Kto/co mnie wkurza na co dzień?
Oberwał 2 razy zakrętką od picia (Naprawdę nie mogłam wytrzymać). Już nie mówiąc o tym, że po takim czymś powinno im się głupio zrobić, ale nieeeeee, oni nadal działali..
Trzeba było piciem trzepnąć xD
Serio, współczuję. Ja chyba bym tam wyszła z siebie i stanęła nie wiem gdzie. Takie pary nawet z dość daleka widziane na ulicy mnie doprowadzają do furii 🤔
<Pi pi pi> "przyjaciele" koniarze. Którzy pożarli się tak, że siwy dym 🙁 Na skutek czego rozpadł się całkiem fajny klub. Dorośli, nawet baardzo dorośli ludzie <pi pi pi>. Poświęciłam czas, własne nerwy (odchorowuję), sporo główkowania i manewry w niezręcznościach, żeby wytłumaczyć jak z tego wyjść z twarzą (bo szans na zgodę nie ma - ciosy wcale nie jak w piaskownicy), I co? I dostaję pismo pełne zapiekłej złości 👿 Nosz, jak drzewiej na re-volcie: moja racja jest mojsza 🏇 I huk. Wzajemne żale w piaskownicy to pikuś w porównaniu do rozżalenia starszych ludzi 😕
halo - to fakt :/. a niby dorosli są 😵 Tez mnie zastanawia, czy czasem za mało się nie poklepali łopatkami w piaskownicy 🤔
aktualnie wkurza mnie - nie na co dzień, teraz - lejący deszcz. Woda zaczyna mi juz do piwnicy wchodzić drzwiami. Straż pożarna własnie wykuwa cos, żeby ściagac wodę.
Sianokosy w bagnie. Nie wiem co się bedzie działo zimą...
Chyba, podobnie jak Met, przestawie się na uprawę trzciny i ryżu. Rybki mi się nie opłacą, bo obok są dziesiątki ha stawów hodowlanych 😉.
I własnie najgorsza jest ta bezsilność. Bo co mogę zrobić widząc czarne chmury i ściany deszczu?
zalało nam juz żarcie dla kóz i kur :/, coś tam udało się uratować. chwała Bogu, ze zielonki od groma...
Mechanicy samochodowi. I fakt, że nie chce im się dupy ruszyć, ale ja za to będę płaciła tak czy siak. I fakt, że nie mam samochodu, właśnie teraz, gdy najbardziej jest mi potrzebny.
I że mam kolejnego zęba do kanałowego i 600 zł nie moje.

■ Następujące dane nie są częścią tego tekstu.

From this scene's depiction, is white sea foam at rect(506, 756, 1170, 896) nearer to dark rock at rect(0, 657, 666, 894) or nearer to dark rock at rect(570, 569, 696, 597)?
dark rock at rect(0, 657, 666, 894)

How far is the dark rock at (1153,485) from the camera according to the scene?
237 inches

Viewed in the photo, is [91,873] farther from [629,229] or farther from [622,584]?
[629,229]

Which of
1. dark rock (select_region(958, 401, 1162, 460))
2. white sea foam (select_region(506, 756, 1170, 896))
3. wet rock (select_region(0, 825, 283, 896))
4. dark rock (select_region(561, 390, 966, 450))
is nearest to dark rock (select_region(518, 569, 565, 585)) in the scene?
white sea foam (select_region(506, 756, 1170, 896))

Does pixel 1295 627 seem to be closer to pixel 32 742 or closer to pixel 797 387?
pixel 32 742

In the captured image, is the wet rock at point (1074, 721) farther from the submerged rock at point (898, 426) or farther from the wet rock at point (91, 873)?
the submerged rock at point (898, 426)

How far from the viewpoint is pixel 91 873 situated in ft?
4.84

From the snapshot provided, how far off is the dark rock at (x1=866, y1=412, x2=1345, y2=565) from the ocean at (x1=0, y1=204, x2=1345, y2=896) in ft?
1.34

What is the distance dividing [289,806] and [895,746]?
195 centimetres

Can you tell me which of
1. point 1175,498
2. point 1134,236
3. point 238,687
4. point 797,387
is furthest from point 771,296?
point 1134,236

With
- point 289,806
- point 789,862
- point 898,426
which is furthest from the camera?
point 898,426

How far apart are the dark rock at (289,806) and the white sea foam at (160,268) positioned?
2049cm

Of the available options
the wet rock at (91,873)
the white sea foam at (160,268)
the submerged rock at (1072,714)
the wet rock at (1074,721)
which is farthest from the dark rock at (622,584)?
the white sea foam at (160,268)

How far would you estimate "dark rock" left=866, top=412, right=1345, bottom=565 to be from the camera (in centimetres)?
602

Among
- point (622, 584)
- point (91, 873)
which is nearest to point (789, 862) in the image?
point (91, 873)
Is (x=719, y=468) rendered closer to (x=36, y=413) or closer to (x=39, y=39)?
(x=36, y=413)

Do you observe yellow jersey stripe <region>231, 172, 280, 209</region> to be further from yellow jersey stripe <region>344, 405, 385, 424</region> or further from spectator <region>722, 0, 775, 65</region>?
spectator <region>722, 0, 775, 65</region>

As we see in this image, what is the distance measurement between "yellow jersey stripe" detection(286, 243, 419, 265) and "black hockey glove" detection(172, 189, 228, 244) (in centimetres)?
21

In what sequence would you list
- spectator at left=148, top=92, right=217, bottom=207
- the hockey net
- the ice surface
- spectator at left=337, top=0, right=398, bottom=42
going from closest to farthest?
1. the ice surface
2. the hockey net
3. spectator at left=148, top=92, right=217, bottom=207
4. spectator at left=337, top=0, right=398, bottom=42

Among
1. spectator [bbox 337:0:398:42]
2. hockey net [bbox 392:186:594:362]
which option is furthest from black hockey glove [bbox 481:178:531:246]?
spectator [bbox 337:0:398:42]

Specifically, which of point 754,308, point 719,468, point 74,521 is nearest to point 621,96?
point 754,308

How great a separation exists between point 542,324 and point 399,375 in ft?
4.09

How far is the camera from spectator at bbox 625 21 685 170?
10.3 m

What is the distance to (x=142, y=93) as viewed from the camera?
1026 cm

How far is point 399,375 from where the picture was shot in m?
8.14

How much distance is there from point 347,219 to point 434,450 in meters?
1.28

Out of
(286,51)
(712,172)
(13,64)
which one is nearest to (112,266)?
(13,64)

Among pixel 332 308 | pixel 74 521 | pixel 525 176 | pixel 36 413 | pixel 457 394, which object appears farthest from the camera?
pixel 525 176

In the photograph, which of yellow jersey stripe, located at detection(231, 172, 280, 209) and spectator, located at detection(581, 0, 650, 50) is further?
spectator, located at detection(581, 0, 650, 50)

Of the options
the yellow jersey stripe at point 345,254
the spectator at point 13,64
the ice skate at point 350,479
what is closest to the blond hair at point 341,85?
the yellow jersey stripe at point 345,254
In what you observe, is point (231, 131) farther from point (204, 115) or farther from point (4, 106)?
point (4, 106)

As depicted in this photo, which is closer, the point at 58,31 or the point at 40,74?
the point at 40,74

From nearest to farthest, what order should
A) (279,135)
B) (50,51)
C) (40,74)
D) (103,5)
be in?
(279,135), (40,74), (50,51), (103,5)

Niemiła baba na poczcie!! Za każdym razem jak coś mi odpysknie to dostaję piany 😤 Dlatego jeśli muszę coś wysłać jeżdżę na pocztę 5 km dalej, poza mój osiedlowy rejon, bo tam mimo, że babki mają 3x więcej roboty to są uśmiechnięte i zadowolone (poczta czynna 8-19, a ta moja osiedlowa w różne dni raz 8-15, a raz 11-18 i weź tu człowieku traf! 🤔wirek🙂
Dzisiejsza paranoja: narzeczony dostał wczoraj 1 awizo (a mieszkamy razem, w dowodzie ten sam adres zamieszkania) Dziś był listonosz i odebrałam 2 listy polecone z sądu na nazwisko mojego R. Więc idę po tym na pocztę bo nie wiem czy to o te listy chodziło, czy może coś jeszcze trzeba odebrać.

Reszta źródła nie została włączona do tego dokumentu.